— PROVIDED TEXT —

· · ·

In fact, the Republicans launched this effort and they referred to it as the SCC primary and this is because if you follow football, as I do and love, football refers to and thinks about the dominance of the SCC a great deal and it is a conference of South-Eastern schools. And so, what really South Carolina is a test of is how these candidates are going to stack up in these Southern open primaries that have, for the most part, all been moved, so that they could happen in the first couple of weeks of March. You can see, when you look at just March 1st, it’s Alabama and Arkansas and Georgia and Oklahoma and Tennessee and Texas and Virginia. And then you move to March 5th and you get boarder states of Kansas and Kentucky and you get Louisiana. And then you start to move to March 8th and you have Mississippi. So, essentially, most of the Southern states will have gone before the March 15th “Winner Take All” turnover, which then becomes Florida and Missouri.
So, how one does in South Carolina is going to be, likely, very similar to how one will do in the majority of the contests that are coming up? So, what to look for? As I said, at the end of the day, one of the things Hillary Clinton is banking on is the same thing that Barack Obama banked on, which was that he would continue to have the support of voters of color and that, because those minorities make up such a large percentage of the Democratic primaries, that in fact, by winning those voters with large margins, one could eventually roll up and ask delegates to win the contest. Hillary Clinton’s coalition, in 2008, was essentially white, blue collar individuals, many of whom had some college education, but were mostly only high school graduates. And what you saw was that Barack Obama was winning many people who were college graduates and post-graduate degrees alongside minority voters who saw him as being able to represent them.

· · ·

— SUPPLIED DATA —
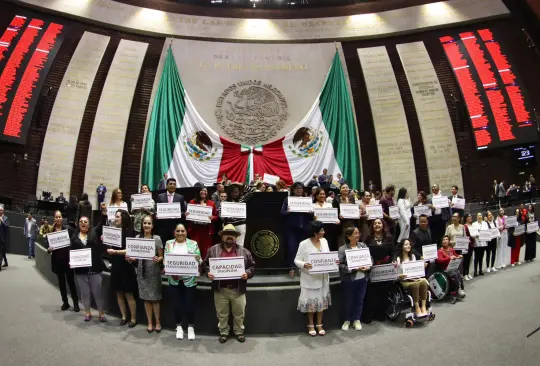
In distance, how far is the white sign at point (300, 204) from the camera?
18.2ft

· · ·

— AIM —
Please answer these three questions using the text on the Southern primaries.
1. Which state votes on March 8th?
2. Which states come with the March 15th "Winner Take All" turnover?
3. Who made up Hillary Clinton's coalition in 2008?

— RESPONSE —
1. Mississippi.
2. Florida and Missouri.
3. White, blue collar individuals. Many had some college education, but most were only high school graduates.